- **TASK GOAL**
Where a line of the data holds the word "NATIONAL", copy that line.

--- --- ---

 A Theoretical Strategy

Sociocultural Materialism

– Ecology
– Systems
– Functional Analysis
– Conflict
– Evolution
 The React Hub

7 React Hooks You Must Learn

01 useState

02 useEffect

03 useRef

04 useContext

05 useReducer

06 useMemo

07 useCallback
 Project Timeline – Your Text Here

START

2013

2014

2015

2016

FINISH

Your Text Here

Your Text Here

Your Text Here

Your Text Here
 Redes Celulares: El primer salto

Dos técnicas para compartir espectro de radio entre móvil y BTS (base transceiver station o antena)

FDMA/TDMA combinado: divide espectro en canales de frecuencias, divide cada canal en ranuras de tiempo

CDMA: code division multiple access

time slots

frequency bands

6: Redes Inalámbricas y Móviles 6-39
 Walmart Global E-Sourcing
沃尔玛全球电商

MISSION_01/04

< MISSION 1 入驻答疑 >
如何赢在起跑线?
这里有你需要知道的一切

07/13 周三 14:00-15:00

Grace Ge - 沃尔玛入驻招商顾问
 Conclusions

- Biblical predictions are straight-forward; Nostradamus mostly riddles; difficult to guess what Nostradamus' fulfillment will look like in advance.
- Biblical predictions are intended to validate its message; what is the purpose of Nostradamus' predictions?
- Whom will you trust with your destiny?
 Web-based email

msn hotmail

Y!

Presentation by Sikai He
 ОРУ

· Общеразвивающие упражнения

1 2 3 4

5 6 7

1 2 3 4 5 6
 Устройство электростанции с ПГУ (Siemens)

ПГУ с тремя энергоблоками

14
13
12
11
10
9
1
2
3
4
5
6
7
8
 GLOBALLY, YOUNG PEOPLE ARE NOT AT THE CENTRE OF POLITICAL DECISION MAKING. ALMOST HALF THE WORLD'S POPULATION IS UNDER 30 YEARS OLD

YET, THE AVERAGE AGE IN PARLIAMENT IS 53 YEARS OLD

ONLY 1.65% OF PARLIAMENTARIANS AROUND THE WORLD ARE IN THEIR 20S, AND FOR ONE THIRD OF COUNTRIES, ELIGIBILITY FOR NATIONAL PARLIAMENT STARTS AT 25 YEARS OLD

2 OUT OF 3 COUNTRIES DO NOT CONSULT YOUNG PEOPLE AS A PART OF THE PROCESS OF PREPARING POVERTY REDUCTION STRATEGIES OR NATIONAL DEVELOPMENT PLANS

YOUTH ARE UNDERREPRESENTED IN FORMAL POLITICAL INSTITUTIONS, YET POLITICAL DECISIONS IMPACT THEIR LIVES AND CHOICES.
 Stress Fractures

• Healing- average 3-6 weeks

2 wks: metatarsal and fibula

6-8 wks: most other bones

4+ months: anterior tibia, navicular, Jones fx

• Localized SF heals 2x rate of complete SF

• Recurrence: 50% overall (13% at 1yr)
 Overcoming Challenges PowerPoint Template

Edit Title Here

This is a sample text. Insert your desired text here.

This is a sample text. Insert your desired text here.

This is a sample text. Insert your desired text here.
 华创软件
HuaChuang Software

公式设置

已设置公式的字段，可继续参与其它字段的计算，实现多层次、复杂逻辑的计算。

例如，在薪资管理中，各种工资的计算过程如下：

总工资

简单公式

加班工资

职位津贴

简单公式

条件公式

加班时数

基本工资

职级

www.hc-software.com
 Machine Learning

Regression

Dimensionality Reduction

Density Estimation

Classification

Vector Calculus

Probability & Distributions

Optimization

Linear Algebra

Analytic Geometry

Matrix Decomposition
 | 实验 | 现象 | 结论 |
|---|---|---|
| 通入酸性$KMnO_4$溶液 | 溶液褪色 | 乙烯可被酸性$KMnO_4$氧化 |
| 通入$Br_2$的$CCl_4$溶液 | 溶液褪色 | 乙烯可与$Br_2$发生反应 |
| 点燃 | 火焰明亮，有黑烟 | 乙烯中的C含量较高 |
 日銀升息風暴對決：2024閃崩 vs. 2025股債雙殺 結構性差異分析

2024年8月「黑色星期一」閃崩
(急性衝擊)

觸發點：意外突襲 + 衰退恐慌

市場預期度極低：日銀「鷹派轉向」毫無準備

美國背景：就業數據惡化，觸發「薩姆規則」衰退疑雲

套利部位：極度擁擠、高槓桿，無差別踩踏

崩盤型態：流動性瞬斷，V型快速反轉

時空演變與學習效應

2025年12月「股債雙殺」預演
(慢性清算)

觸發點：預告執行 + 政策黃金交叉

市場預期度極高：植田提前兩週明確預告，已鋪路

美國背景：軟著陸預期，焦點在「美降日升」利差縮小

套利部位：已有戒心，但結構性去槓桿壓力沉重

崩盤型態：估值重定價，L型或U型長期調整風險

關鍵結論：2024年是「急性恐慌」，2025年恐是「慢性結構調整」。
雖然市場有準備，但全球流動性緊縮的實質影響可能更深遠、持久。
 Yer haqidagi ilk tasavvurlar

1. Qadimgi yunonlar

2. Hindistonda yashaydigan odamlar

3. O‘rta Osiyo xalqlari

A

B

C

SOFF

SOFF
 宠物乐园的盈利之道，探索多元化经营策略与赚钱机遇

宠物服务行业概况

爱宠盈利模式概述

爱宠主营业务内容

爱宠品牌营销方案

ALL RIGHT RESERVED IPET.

--- --- ---

- **COMPLETED TASK**
ONLY 1.65% OF PARLIAMENTARIANS AROUND THE WORLD ARE IN THEIR 20S, AND FOR ONE THIRD OF COUNTRIES, ELIGIBILITY FOR NATIONAL PARLIAMENT STARTS AT 25 YEARS OLD
2 OUT OF 3 COUNTRIES DO NOT CONSULT YOUNG PEOPLE AS A PART OF THE PROCESS OF PREPARING POVERTY REDUCTION STRATEGIES OR NATIONAL DEVELOPMENT PLANS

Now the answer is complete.